▶ Data
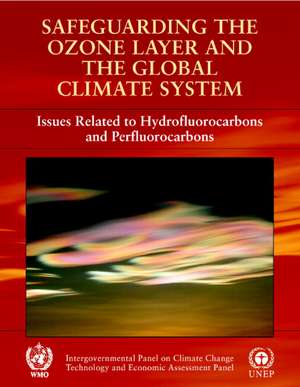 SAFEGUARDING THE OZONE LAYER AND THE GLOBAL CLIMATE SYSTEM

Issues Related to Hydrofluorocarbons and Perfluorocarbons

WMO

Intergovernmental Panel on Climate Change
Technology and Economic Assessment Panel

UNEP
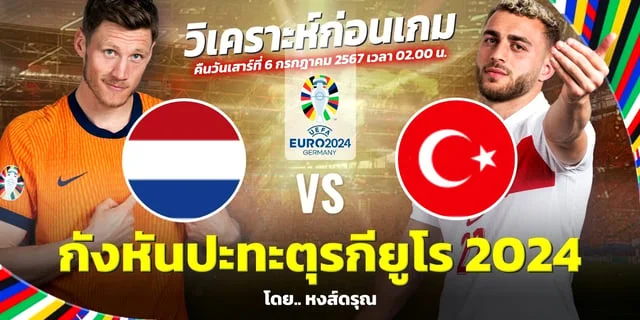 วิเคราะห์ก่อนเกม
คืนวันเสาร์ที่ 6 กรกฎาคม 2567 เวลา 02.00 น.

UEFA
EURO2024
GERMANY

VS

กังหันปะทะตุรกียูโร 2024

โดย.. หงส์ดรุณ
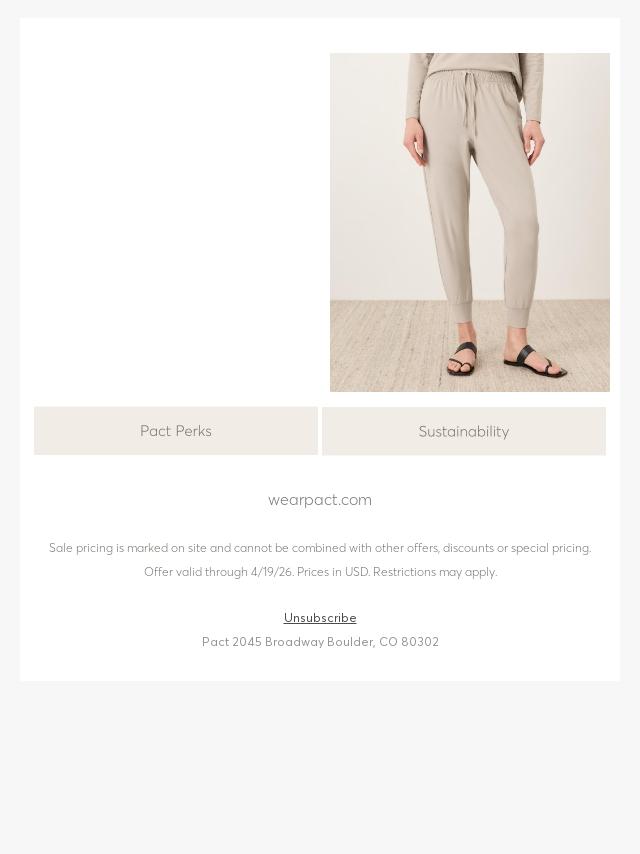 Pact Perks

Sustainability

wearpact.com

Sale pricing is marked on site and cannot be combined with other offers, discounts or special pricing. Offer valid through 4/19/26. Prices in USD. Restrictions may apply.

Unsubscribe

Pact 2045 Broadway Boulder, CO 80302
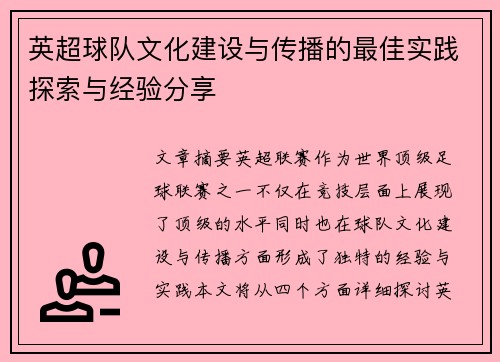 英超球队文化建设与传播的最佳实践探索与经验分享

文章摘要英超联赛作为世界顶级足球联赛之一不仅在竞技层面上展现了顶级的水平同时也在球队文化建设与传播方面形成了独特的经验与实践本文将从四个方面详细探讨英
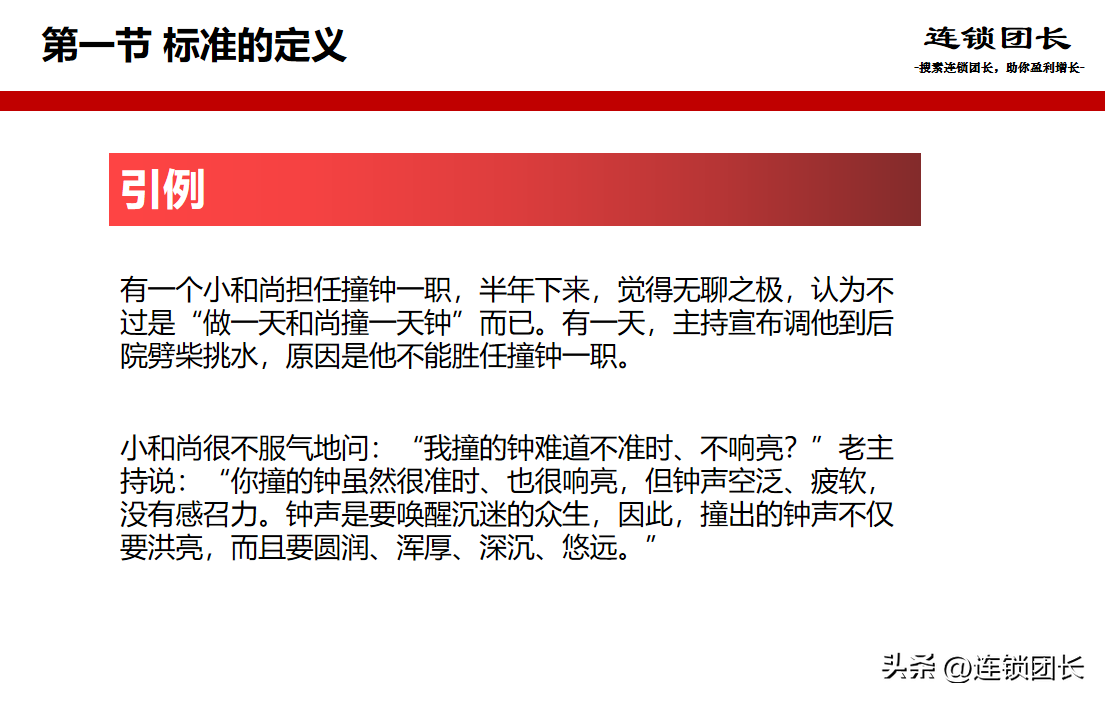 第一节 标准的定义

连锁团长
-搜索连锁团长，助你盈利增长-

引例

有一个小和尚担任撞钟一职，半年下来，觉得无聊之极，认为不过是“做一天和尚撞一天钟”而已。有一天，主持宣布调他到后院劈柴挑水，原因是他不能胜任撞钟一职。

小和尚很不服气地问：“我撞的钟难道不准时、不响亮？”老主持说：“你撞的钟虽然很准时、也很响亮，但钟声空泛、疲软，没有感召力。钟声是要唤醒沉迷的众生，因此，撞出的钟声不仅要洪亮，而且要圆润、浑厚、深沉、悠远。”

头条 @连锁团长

▶ What to produce
Omit every picture, and otherwise quote the entries exactly.

▶ Task response
 SAFEGUARDING THE OZONE LAYER AND THE GLOBAL CLIMATE SYSTEM

Issues Related to Hydrofluorocarbons and Perfluorocarbons

WMO

Intergovernmental Panel on Climate Change
Technology and Economic Assessment Panel

UNEP
 วิเคราะห์ก่อนเกม
คืนวันเสาร์ที่ 6 กรกฎาคม 2567 เวลา 02.00 น.

UEFA
EURO2024
GERMANY

VS

กังหันปะทะตุรกียูโร 2024

โดย.. หงส์ดรุณ
 Pact Perks

Sustainability

wearpact.com

Sale pricing is marked on site and cannot be combined with other offers, discounts or special pricing. Offer valid through 4/19/26. Prices in USD. Restrictions may apply.

Unsubscribe

Pact 2045 Broadway Boulder, CO 80302
 英超球队文化建设与传播的最佳实践探索与经验分享

文章摘要英超联赛作为世界顶级足球联赛之一不仅在竞技层面上展现了顶级的水平同时也在球队文化建设与传播方面形成了独特的经验与实践本文将从四个方面详细探讨英
 第一节 标准的定义

连锁团长
-搜索连锁团长，助你盈利增长-

引例

有一个小和尚担任撞钟一职，半年下来，觉得无聊之极，认为不过是“做一天和尚撞一天钟”而已。有一天，主持宣布调他到后院劈柴挑水，原因是他不能胜任撞钟一职。

小和尚很不服气地问：“我撞的钟难道不准时、不响亮？”老主持说：“你撞的钟虽然很准时、也很响亮，但钟声空泛、疲软，没有感召力。钟声是要唤醒沉迷的众生，因此，撞出的钟声不仅要洪亮，而且要圆润、浑厚、深沉、悠远。”

头条 @连锁团长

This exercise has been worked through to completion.